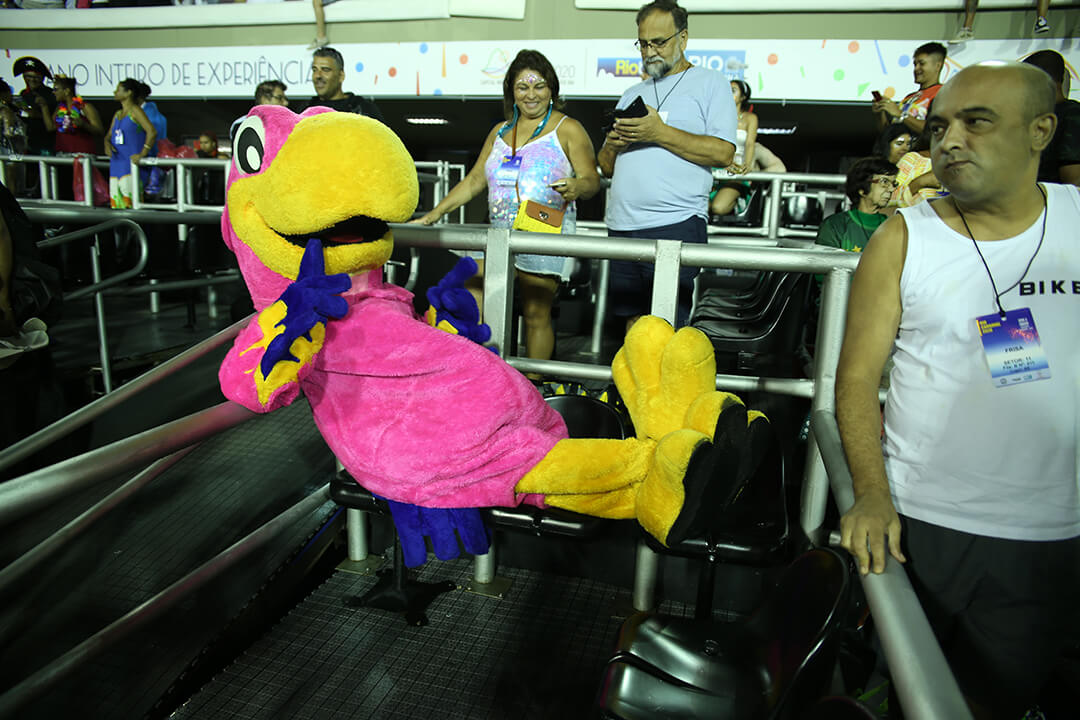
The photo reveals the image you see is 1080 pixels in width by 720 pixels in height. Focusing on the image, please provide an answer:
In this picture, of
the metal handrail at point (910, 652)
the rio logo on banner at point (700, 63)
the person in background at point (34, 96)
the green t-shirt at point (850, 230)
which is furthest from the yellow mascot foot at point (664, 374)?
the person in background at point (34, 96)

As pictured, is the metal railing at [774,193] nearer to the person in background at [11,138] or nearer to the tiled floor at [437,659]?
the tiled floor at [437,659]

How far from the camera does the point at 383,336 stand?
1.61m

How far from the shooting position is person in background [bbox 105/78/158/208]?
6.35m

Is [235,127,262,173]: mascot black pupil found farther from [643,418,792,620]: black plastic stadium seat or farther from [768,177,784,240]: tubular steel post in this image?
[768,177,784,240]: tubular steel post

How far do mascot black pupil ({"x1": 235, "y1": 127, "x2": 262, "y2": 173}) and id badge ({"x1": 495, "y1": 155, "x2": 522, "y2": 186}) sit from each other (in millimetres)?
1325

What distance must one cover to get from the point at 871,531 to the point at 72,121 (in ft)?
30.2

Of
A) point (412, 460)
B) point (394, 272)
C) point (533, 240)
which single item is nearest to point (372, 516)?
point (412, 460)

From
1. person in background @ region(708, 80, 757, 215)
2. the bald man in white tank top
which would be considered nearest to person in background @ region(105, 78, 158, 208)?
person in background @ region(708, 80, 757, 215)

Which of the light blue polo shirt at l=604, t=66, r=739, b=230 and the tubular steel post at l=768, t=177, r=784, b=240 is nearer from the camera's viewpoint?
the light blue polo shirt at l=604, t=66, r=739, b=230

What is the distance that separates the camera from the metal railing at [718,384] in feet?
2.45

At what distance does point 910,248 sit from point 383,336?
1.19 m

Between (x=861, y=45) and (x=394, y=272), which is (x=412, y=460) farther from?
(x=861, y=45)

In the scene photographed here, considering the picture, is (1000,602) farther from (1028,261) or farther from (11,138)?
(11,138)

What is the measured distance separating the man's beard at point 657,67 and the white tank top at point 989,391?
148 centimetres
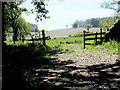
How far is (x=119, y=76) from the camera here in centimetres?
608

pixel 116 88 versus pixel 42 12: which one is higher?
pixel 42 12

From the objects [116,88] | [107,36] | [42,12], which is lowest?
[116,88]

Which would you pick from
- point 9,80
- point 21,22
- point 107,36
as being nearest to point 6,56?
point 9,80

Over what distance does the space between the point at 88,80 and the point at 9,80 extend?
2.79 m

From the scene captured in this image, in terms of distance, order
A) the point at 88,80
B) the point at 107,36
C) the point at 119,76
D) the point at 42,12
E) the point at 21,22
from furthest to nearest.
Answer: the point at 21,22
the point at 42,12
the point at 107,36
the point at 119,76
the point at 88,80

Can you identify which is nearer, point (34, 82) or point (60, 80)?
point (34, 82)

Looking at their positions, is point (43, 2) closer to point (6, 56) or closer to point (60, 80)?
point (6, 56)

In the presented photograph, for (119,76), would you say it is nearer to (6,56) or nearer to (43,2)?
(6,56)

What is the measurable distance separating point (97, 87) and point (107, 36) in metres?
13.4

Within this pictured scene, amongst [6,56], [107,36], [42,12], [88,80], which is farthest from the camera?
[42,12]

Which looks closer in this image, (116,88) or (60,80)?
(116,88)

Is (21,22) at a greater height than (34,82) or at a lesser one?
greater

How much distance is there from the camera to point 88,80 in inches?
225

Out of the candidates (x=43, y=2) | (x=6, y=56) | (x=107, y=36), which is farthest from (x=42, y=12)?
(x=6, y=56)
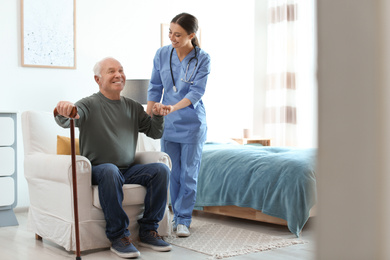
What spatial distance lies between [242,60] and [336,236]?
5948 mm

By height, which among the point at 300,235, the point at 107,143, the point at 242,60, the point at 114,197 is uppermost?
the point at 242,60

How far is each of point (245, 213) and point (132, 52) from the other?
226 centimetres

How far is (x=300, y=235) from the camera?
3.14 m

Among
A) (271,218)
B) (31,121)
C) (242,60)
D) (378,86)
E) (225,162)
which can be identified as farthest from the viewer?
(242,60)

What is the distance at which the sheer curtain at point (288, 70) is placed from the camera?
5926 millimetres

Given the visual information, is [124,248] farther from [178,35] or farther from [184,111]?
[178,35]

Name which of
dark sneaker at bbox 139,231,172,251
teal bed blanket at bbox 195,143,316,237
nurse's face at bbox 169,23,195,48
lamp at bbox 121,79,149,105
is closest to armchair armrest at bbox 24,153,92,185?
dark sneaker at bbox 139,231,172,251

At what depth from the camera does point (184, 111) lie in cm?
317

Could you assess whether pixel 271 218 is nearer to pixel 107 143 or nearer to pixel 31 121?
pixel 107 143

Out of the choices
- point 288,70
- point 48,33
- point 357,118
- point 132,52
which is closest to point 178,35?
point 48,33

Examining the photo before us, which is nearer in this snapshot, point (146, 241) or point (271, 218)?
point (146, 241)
+++
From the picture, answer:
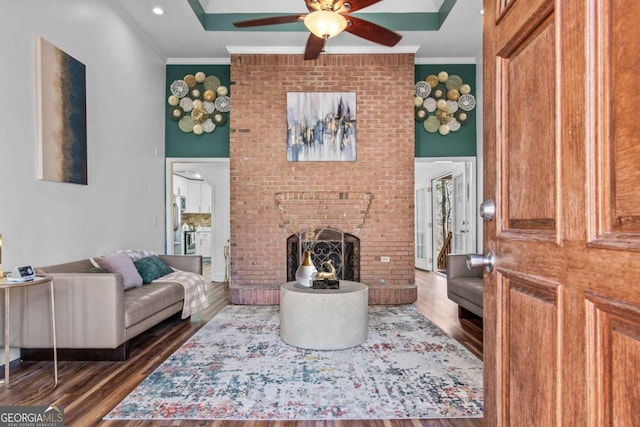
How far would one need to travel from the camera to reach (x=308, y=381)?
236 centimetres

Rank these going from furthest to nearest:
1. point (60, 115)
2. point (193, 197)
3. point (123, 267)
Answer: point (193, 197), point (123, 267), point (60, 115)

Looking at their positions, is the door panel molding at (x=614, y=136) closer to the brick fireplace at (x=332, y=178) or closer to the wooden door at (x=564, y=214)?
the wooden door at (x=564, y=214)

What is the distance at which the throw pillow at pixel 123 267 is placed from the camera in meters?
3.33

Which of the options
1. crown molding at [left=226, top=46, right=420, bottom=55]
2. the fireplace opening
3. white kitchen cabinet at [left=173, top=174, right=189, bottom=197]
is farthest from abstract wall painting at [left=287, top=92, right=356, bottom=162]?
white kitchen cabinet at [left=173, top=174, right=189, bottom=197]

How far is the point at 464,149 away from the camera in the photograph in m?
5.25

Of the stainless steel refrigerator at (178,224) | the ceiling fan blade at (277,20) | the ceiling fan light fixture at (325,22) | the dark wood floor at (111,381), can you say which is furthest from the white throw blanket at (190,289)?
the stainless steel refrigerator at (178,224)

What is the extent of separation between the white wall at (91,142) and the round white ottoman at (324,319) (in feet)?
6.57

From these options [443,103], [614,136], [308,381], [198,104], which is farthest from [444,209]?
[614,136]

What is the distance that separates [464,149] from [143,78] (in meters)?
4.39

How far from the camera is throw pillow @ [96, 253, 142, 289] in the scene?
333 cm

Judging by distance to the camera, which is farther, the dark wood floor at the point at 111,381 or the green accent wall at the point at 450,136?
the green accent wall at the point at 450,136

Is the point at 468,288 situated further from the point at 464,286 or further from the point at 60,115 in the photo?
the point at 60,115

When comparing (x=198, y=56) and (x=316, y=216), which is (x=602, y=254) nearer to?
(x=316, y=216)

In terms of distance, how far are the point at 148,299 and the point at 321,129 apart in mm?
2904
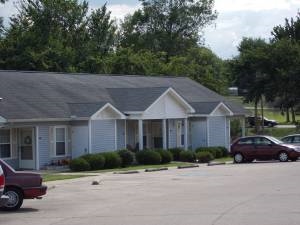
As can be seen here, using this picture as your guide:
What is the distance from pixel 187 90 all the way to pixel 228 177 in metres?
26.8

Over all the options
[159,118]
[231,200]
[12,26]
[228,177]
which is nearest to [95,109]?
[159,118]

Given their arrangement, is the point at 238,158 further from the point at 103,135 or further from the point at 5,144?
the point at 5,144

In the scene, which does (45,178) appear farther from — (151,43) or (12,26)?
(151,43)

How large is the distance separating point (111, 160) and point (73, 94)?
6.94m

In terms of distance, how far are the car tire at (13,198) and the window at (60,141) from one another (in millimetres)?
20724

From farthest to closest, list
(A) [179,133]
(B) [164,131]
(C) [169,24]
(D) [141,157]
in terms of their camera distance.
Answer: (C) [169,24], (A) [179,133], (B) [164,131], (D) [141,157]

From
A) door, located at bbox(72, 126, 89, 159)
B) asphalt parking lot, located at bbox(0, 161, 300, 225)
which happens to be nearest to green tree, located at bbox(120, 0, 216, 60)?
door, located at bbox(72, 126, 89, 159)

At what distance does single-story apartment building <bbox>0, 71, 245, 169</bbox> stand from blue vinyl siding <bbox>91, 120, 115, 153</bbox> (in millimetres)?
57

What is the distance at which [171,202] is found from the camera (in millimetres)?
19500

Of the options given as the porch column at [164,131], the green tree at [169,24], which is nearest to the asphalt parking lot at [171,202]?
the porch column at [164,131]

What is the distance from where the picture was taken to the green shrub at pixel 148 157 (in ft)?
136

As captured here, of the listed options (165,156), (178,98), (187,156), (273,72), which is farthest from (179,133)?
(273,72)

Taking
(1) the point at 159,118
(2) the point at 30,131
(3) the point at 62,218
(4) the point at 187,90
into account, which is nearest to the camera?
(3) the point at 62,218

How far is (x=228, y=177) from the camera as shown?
+++
Extract every line from the records above that contains the word "placed". Treat uppercase and lowercase as different.

What is the distance at which the sheer curtain at point (288, 70) is placed from the camera?
What is the distance at which the throw pillow at pixel 123 267 is placed from the camera in meters?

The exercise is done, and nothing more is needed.